Dr. Sejal Shah, the founder of SmarterSkin Dermatology (who is also based in New York City) is a fan of the ingredient because of its soothing and reparative properties. “‘Cica’ may also be a reference to cicatrization, which means wound healing,” she explains. “While [cica-containing] products aren’t exactly for wound healing, they are meant to soothe, repair and protect the skin.”
According to Dr. Shah, cica’s complexion benefits are the result of a number of “active substances that have wound healing, anti-inflammatory, antioxidant and skin barrier repairing properties.” Those substances include asiatic acid, madecassic (brahmic) acid and asiaticoside, brahmoside — all of which can be spotted on ingredient lists if you’re not sure the product you’re looking at is the real deal.
“Many other ingredients that are effective in these ways can be irritating, so the fact that cica can provide these benefits without irritation makes it ideal for people with sensitive skin, or for people who are using other ingredients that irritate their skin — like retinoids or benzoyl peroxide or hydroquinone,” adds Dr. King.

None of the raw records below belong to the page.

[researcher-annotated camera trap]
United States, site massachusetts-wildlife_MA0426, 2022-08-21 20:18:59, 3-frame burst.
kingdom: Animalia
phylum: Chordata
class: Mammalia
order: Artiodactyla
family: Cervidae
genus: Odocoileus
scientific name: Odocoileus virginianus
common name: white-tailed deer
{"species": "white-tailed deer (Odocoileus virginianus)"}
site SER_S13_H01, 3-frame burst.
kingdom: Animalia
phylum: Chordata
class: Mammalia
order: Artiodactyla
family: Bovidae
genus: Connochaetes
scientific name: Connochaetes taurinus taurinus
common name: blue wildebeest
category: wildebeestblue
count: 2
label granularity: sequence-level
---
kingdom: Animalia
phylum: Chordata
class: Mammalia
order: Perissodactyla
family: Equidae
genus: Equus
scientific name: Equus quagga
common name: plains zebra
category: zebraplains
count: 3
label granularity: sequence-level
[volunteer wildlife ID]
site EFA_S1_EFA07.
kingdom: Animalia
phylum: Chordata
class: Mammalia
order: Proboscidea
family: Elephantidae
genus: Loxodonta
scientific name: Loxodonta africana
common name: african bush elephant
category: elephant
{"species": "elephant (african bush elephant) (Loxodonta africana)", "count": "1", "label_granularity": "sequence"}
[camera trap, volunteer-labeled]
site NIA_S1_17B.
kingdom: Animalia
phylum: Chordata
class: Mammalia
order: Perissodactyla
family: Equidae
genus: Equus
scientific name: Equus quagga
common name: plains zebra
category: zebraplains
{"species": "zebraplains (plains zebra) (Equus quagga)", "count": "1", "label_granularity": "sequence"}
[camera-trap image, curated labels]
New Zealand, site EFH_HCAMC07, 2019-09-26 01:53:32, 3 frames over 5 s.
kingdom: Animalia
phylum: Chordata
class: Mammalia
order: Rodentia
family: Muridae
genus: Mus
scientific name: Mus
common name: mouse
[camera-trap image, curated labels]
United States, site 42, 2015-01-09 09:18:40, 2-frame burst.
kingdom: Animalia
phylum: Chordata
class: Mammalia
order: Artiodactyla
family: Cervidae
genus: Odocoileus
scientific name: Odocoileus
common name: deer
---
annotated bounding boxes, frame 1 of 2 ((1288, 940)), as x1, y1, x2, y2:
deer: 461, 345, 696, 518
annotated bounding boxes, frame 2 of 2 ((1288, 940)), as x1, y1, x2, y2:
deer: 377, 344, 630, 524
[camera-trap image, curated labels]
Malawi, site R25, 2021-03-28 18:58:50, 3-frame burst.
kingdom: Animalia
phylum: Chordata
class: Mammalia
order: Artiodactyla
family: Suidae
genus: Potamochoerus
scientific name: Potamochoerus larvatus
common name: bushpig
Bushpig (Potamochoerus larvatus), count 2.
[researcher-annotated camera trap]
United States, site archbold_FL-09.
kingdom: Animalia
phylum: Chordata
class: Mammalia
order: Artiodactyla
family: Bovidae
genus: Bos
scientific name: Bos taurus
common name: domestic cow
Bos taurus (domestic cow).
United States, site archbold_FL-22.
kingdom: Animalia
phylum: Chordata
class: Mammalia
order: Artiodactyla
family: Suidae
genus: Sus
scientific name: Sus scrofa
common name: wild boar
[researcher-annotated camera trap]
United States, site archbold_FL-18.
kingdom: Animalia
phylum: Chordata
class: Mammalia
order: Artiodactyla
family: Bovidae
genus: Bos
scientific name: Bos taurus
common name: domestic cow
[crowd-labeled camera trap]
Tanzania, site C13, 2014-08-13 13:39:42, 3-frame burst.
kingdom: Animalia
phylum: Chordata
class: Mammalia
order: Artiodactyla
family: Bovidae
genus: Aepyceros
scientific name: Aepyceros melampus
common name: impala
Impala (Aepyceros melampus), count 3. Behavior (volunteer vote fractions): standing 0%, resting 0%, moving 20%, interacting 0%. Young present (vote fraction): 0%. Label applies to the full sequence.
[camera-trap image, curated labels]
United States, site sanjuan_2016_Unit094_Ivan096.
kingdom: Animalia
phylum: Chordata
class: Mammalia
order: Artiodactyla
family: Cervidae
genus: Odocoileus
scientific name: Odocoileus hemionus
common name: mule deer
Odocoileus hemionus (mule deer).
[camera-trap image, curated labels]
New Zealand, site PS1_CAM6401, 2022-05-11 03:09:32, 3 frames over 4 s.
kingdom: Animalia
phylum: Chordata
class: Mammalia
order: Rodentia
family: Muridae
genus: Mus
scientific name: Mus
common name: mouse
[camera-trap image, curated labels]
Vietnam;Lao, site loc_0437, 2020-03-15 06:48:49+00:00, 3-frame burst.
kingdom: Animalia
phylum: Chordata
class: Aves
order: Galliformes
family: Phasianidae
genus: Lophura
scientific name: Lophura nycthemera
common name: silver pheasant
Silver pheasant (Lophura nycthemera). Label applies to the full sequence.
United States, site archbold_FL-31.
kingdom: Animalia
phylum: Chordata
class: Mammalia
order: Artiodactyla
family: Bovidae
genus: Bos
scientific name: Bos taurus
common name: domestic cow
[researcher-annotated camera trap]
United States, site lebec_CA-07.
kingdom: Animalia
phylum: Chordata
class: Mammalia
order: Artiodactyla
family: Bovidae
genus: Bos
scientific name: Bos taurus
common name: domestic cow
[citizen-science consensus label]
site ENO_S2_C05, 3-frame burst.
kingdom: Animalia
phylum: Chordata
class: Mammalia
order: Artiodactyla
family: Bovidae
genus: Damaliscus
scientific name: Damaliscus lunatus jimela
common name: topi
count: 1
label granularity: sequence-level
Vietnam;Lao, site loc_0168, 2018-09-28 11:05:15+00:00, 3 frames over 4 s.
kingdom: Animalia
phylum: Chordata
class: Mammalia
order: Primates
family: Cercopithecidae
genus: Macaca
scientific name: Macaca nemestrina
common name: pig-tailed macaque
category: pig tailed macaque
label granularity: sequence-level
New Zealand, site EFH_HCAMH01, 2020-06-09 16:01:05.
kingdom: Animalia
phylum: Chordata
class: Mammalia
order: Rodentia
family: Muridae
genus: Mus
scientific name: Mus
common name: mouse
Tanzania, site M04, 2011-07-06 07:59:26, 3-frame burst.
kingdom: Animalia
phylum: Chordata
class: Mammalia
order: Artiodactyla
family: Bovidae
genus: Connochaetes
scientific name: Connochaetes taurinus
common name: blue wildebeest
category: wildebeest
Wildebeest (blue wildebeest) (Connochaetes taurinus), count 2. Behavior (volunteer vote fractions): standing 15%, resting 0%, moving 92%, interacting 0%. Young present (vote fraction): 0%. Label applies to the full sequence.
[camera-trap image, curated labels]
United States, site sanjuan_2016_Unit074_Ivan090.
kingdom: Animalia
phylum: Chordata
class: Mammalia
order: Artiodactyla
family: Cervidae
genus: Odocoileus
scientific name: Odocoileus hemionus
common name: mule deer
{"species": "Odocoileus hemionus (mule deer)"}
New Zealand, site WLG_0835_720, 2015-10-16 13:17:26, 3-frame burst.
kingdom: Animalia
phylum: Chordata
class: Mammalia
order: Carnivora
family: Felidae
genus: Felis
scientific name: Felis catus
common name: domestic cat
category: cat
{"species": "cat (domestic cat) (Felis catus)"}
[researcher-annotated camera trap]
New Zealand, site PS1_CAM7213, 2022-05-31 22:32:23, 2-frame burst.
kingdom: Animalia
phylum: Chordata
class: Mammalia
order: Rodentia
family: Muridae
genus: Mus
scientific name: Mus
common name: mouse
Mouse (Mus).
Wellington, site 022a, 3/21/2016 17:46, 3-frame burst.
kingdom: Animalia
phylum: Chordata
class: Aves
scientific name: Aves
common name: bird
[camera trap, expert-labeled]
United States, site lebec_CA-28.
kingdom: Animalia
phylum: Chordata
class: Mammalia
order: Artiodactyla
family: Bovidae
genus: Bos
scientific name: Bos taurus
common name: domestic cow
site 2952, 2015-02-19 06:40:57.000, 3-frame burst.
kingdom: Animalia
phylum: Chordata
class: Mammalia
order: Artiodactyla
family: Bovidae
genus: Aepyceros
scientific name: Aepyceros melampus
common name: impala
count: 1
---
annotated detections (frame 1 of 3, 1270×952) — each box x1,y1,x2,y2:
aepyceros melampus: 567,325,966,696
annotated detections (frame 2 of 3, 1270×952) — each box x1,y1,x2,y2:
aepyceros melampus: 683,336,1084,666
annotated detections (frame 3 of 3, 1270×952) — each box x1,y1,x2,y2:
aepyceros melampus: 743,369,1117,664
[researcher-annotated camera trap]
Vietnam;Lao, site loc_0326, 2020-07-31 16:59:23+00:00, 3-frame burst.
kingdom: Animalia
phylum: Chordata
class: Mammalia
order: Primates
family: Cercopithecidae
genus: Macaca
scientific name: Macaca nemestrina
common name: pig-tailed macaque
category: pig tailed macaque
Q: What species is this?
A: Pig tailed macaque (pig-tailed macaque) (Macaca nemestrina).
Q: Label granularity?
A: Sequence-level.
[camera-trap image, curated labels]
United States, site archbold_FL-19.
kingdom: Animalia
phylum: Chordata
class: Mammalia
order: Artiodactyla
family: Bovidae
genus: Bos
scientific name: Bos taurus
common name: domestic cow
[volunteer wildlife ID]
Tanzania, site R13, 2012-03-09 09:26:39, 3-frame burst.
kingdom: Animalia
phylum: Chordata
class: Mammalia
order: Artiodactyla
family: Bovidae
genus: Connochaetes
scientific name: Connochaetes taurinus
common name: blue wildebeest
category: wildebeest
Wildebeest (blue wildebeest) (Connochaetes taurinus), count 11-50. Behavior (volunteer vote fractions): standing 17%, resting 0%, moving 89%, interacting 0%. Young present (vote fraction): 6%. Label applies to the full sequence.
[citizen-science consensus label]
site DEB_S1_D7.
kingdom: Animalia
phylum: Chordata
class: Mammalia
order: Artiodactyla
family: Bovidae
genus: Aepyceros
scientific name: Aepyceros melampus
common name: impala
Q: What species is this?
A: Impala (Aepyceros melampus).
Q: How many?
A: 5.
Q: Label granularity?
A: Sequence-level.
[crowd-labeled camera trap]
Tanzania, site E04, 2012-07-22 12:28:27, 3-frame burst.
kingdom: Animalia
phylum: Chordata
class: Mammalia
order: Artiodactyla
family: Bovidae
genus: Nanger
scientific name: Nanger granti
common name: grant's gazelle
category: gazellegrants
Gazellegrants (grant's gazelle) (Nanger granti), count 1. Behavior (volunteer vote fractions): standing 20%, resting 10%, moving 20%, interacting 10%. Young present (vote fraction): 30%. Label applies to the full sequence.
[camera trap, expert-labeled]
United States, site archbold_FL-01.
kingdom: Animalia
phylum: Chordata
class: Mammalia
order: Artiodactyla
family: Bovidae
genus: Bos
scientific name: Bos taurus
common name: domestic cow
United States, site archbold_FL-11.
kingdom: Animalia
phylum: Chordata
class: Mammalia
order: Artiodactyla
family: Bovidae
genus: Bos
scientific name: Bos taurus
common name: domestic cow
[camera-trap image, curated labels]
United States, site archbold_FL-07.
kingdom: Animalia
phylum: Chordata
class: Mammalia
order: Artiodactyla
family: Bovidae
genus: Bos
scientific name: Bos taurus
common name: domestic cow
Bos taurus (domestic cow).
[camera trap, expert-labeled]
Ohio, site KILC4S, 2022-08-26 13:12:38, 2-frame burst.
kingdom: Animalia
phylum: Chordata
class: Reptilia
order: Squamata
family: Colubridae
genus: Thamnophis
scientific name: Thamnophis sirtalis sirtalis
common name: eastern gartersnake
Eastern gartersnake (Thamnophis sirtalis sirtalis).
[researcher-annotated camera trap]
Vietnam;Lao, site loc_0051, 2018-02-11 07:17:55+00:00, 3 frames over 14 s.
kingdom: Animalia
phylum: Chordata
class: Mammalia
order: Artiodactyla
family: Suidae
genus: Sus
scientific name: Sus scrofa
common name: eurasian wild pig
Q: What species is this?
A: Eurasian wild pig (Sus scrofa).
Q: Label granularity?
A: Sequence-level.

Domestic and K-beauty brands alike have been featuring the ingredient in a wide range of products. Neogen makes an entire line of cica-centered products and items from Dr. Jart’s Cicapair range have shown up too many Instagram shelfies to count. Really, cica’s spike in visibility and popularity can be attributed to one thing: It works. “Yes, cica is a trendy ingredient right now, but I think the science shows that the hype is warranted,” says Dr. King. “Studies have shown that the cica extract is an effective wound-healing agent and has also been documented to be effective in the treatment of keloids, phlebitis, cellulitis, slow-healing wounds and stretch marks.”
As with any new skin-care product, you should consult your doctor if you’re concerned about how your skin might react to the ingredient, but Dr. King points out that cica has “no known adverse effects from topical application and contact sensitivity is considered unlikely because it is a weak sensitizer,” which basically means: Don’t eat it, and you’ll probably be fine.